I can finally play animal crossing the way I like slowly.



I?m craftng my campers special requests.





Tending to my garden.




And enjoying fishing again.


----------



## tamtam (Apr 13, 2018)

Didn't realize how boring the game would be without all the events lol  I've only gotten 1 Gulliver villager so far, but I gotta say, I don't really care.  I figure eventually I'll get them.  I only need to make 5 more requested items and I'll have them all finished.
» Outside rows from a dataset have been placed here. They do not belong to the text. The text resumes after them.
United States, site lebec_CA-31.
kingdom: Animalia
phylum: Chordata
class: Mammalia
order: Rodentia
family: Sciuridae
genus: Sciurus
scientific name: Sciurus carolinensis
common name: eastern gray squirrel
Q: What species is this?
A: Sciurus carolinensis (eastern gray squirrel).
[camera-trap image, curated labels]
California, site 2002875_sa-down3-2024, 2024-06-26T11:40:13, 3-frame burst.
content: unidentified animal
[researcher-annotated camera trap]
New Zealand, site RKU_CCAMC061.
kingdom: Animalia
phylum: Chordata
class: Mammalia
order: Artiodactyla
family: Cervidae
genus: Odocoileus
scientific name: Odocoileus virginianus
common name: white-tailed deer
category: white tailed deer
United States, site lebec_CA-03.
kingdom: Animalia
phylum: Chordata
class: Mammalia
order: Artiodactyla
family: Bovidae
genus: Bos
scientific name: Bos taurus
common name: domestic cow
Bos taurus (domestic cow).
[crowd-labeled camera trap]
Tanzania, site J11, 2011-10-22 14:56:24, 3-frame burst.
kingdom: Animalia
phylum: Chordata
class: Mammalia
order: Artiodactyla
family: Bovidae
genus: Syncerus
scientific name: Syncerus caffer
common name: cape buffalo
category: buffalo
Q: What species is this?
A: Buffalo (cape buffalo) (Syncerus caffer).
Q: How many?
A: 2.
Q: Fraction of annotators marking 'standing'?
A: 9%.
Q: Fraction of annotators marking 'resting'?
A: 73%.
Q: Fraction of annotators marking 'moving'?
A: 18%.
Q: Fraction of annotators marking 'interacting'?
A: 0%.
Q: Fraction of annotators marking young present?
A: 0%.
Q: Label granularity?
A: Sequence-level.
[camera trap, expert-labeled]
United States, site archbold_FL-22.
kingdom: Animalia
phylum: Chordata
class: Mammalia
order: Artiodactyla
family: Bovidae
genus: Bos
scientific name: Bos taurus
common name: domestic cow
Just need to finish a few more level 20s to get the sparkle stones to make them.  I'm making hedges like there's no tomorrow to keep sending Gulliver out, but that's it.  Now would probably be a good time for me to try to figure out cross-pollinating again, but I think I'll pass.  Yep, I'm bored!


----------



## Cuka2cool (Apr 13, 2018)

Lolol it’s okay and I enjoy these peaceful moments, craft what I need


----------



## J087 (Apr 13, 2018)

3 more days


----------



## iLoveYou (Apr 14, 2018)

J087 said:


> 3 more days



Until what ? D:


----------



## Ably.Saucey (Apr 14, 2018)

J087 said:


> 3 more days



Ech, please not a gardening event...


----------



## Ras (Apr 14, 2018)

The fortune cookies thing.


----------



## Bcat (Apr 14, 2018)

I gotta say, I am enjoying the time off from all these freaking events. But having said that, I’m actually not playing much at all and waiting for the fortune cookies to start playing again


----------



## MopyDream44 (Apr 14, 2018)

I've only popped on once or twice the last few days, and it's been nice. I'm still working on getting my flower trade furniture, which is slow going. I've also been getting one or two villagers maxed out each day! I believe I have enough sparkle stones to finish crafting all the special requests, so I'll be working toward getting those requests asap! Also, I haven't done much with Gulliver yet. I went through the tutorial, but I've been waiting on more data about him before giving him expensive items. Anyhoo, it's been refreshing having time to focus on goals not tied to an event at a nice relaxing pace.


----------